SMC++ is a statistical inference method based on coalescent theory. It leverages genomic SNP data from multiple individuals and employs a Markov Chain Monte Carlo (MCMC) approach to analyze the coalescent patterns of gene lineages, thereby inferring a time series of Ne and characterizing the historical effective population size [59]. We employed the SMC++ v1.15.2 (https://github.com/popgenmethods/smcpp/releases (accessed on 30 January 2025)) method to estimate the Ne of three populations [58]. Use the vcf2smc script embedded in SMC++ to convert each VCF file to the required input file format. All simulations were performed with the default mutation rate set at 1.25 ×  10 8  as the initial condition.

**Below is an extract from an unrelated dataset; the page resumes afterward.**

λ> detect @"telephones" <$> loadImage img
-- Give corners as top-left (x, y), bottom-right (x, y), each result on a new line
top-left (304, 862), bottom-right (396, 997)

4.7. Linkage Disequilibrium (LD) Decay Assay

An LD analysis was performed using PopLDdecay v3.41 (https://github.com/BGI-shenzhen/PopLDdecay/releases (accessed on 30 January 2025)) to calculate pair-wise SNP associations and generate LD decay plots. The R-squared correlation coefficient ( r 2 ) was calculated using the formula  r 2  = D2/(PA·Pa·PB·Pb), where D represents the deviation of allelic frequencies at two loci from random association and PA, Pa, PB, and Pb denote the frequencies of alleles A, a, B, and b, respectively. The LD decay plots display the  r 2  values against the physical distance between pair-wise SNPs in the reference genome. We defined the LD decay distance as the genomic physical distance at which the LD value decreases to half of its maximum.

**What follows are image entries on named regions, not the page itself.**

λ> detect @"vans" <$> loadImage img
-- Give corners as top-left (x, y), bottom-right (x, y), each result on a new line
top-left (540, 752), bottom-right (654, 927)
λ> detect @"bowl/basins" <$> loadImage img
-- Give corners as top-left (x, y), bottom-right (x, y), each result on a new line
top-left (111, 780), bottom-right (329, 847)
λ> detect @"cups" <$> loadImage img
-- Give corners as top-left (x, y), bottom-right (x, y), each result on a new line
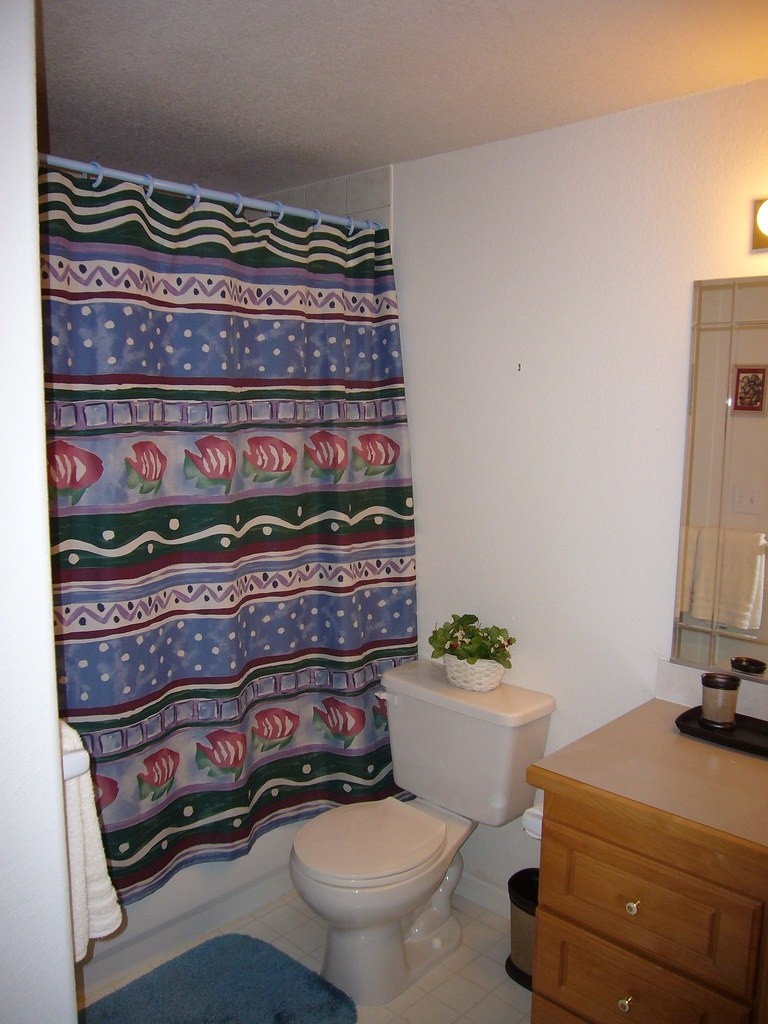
top-left (697, 673), bottom-right (741, 737)
top-left (731, 656), bottom-right (768, 678)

4.8. Screening for Selective Sweeps

In order to compare the genetic differences between seahorse populations from different geographical regions, we conducted joint π-ratio and Fst tests to detect potential selection signatures on the genome using a window size of 5 kb and a step size of 5 kb. The AS and RS populations were designated as control groups, while the SCS population was designated as the experimental group. Based on the results of the genetic parameters, the top 5% of windows for the Fst values and π-ratio were selected as signal regions for strong selection to be used for subsequent candidate gene localization and functional enrichment analyses.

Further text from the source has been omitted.